Source extract ->
--

Wednesday, December 10, 2008

Giant Solar Thermal Steam Turbine from Siemens

Siemens is set to supply BrightSource Solar with a 123 MW solar thermal steam turbine by 2011, for the BrightSource California heliostat farm.
"Siemens is proud to be building the largest fully solar-powered steam turbine generator to date for BrightSource's Ivanpah solar power plant."

BrightSource's Ivanpah Solar Power Complex will be comprised of three separate solar plants and will produce a combined total of 400 MW of power. Upon completion, the Ivanpah Solar Power Complex will produce enough clean energy to power the homes of 140,000 PG and E customers and reduce carbon dioxide (CO2) emissions by over 500,000 tons per year. BrightSource is scheduled to begin construction on the Ivanpah site in 2009.

BrightSource Energy's solar thermal energy plants are built on the company's proven Luz Power Tower (LPT) technology.

--

Raw data ->
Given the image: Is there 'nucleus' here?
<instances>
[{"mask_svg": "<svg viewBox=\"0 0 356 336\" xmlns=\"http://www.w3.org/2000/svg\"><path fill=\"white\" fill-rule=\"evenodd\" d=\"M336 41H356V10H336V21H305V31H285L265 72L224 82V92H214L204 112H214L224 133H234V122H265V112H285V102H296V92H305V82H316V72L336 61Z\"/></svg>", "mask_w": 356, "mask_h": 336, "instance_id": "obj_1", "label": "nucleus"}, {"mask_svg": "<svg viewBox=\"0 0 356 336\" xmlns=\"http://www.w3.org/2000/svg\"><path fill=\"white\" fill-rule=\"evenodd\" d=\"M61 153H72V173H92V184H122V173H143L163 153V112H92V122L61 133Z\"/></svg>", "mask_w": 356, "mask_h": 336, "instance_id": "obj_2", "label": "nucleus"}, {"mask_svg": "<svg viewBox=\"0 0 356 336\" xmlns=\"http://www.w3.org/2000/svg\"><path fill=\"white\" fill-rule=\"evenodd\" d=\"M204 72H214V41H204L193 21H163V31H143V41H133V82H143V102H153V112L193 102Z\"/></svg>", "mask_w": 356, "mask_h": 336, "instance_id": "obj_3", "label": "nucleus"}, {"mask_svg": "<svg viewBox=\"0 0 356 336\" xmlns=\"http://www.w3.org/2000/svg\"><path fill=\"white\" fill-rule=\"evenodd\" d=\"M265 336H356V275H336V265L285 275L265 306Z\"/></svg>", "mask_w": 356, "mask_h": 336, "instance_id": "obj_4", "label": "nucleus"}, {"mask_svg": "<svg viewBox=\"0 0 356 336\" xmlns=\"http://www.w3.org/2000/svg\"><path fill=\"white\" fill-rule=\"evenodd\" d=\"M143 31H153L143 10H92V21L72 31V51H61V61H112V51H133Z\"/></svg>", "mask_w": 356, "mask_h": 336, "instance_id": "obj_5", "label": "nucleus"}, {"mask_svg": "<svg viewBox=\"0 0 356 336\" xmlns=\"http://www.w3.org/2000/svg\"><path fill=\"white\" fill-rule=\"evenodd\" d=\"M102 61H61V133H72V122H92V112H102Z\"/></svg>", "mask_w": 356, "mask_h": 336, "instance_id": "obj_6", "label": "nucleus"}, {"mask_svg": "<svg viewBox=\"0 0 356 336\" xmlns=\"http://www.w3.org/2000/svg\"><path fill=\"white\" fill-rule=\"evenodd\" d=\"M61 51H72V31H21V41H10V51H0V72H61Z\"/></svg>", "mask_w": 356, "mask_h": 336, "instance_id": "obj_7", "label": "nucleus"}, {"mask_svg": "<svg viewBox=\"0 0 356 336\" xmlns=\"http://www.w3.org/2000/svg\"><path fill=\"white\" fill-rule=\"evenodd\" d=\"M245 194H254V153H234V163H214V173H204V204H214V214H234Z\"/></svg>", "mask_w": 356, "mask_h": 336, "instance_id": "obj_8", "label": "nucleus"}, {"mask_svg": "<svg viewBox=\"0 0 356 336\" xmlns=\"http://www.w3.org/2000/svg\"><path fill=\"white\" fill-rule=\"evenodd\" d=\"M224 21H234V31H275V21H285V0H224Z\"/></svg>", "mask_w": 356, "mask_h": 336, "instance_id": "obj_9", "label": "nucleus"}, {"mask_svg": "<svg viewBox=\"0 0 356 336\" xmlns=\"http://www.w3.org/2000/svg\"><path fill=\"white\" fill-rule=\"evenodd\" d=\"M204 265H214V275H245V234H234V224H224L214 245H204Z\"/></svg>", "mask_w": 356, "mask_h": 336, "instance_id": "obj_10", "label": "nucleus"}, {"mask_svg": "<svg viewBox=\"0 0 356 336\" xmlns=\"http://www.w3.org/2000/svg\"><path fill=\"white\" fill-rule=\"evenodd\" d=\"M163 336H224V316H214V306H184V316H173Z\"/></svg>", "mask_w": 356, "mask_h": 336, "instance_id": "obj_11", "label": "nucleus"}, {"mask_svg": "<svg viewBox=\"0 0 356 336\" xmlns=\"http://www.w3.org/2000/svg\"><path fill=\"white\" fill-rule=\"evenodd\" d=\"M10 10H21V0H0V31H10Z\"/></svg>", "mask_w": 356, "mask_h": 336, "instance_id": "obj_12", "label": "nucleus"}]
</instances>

--

Could you pick up the post on the Siemens solar steam turbine for BrightSource's Ivanpah plant and continue it after its final sentence?

The system uses thousands of small mirrors called heliostats to reflect sunlight onto a boiler atop a tower to produce high temperature steam. The steam is then piped to a conventional turbine inside a power block, which generates electricity. The electricity is then connected to the transmission grid for consumption. The steam is air-cooled and piped back into the system in a closed-loop, environmentally friendly process. _Source
The Power Tower technology allows for the direct heating of superheated steam, for efficient steam turbine power generation. Using the Kalina Cycle, a combined cycle power generation scheme would allow for even greater utilisation of this focused energy resource.

Biomass backup systems are likely to be used more frequently with solar thermal plants, to allow for 24 hour power generation -- with the overnight power generated on a scaled-down basis. Either biomass gasification, or the firing of "biocoal" torrified biomass (with or without coal co-firing), will allow biomass to serve as a backup power source. Unfortunately, even such high-efficiency and partially redundant renewable plants will require gas and coal backup sources to compensate for the fickle nature of nature.